> _PAGE_
#### Motivation

I'm not sure about you, but I'm a huge fan of buying things on the secondhand market. For me, it's immensely rewarding to buy something second hand because you don't have to pay full price for the ephemeral novelty of owning something new (although we do thank early market adopters for using their disposable income to enable economy of scale to benefit the rest of us). I was recently on the hunt for a dependable Prius, so I thought, why not see what's a fair price. This project is a Prius price prediction problem that should enable buyers to know if they are purchasing a Prius within a reasonable price range, and sellers to know if they are pricing their vehicle in a reasonable price range. I want to 1) understand the biggest factors affecting car pricing, and 2) create a very accurate pricing algorithm based on common features you'd find.

#### Process

For this project, I used a very common classified advertisement platform to scrape data from, using Beautifulsoup. The listing above shows a typical search result for Priuses. Notice in the link, there are options for hyperlink parameters. The keyword, 'sso' represents whether or not the listings are 'sale by owner' listings, as opposed to listings by dealerships. I scraped both types of listings, tracking the type. In addition, the beginning of the link has 'sfbay' which specifies city/area for the listing. This is a variable which will be changed to navigate to other listings. The rest of the parameters we'll keep the same. In total I scraped every single listing in the US in every available city. On this particular day, there were approximately 12.3k total listings.

> _PARTS OF THE EXERCISE_
1 > According to the Prius pricing write-up, what does the keyword 'sso' in the listing link represent?
2 > List every aim that the Prius pricing write-up gives for the project.
3 > Write the next part of the Prius pricing write-up, starting after its last sentence.

> _DATASET ENTRIES_
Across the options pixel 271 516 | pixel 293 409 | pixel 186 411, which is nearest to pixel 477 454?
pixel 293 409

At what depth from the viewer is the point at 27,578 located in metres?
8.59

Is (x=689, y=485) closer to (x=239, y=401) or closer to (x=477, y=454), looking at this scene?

---

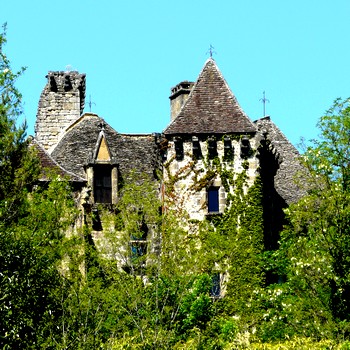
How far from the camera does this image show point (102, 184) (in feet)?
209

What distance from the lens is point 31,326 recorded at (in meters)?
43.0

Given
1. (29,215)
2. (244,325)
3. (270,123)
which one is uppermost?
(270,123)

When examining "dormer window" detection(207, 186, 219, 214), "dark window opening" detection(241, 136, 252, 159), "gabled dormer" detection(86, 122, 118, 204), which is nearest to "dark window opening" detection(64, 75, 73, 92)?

--

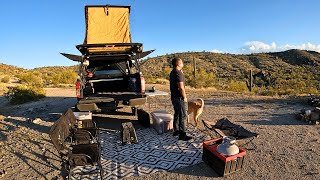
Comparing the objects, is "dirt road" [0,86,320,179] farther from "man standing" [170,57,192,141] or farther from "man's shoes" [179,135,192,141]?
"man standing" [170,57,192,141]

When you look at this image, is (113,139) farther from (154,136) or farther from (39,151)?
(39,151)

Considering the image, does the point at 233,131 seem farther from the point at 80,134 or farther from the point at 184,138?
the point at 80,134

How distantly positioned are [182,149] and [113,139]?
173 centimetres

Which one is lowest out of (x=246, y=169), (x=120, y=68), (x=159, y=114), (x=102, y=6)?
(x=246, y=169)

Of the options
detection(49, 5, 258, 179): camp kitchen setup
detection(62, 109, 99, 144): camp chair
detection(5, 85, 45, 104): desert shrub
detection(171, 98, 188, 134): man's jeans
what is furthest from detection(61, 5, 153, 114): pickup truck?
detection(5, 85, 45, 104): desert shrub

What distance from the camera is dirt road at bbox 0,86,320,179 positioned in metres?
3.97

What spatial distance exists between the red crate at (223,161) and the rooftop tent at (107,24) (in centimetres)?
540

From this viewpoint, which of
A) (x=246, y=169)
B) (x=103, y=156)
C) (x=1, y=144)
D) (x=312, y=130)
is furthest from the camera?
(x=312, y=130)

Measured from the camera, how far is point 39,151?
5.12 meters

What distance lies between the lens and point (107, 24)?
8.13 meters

> _TASK RESULTS_
1 > It represents whether or not the listings are 'sale by owner' listings, as opposed to listings by dealerships.

2 >
- To let buyers know if they are purchasing a Prius within a reasonable price range
- To let sellers know if they are pricing their vehicle in a reasonable price range
- To understand the biggest factors affecting car pricing
- To create a very accurate pricing algorithm based on common features

3 >
#### EDA/Feature Construction

Each search result/post had some number of pre-existing features such as a variable number of images, the text within the post itself, and some set of pre-filled car conditions to the right side, just below the location map. Such features included name of the listing (which often included the year of the car, which we can extract through regex), the condition of the car, the number of cylinder it has, type of drive, fuel, a numerical odometer status, paint color, etc. In addition to these features, I also created a few additional features such as the number of pictures within a post (nthumbs), the number of characters in a post (postlen), the age of the car (current year, 2018 at the time of this project, minus year of car), and an indicator for whether or not the listing was sso. In total, there were 39 total features, combining those that I created with things that pre-existed on the right hand side column. Furthermore, there were 49 states from which postings were scraped, totaling 344 cities. All of these additional features became categorical indicators, bringing the total number of features to 432.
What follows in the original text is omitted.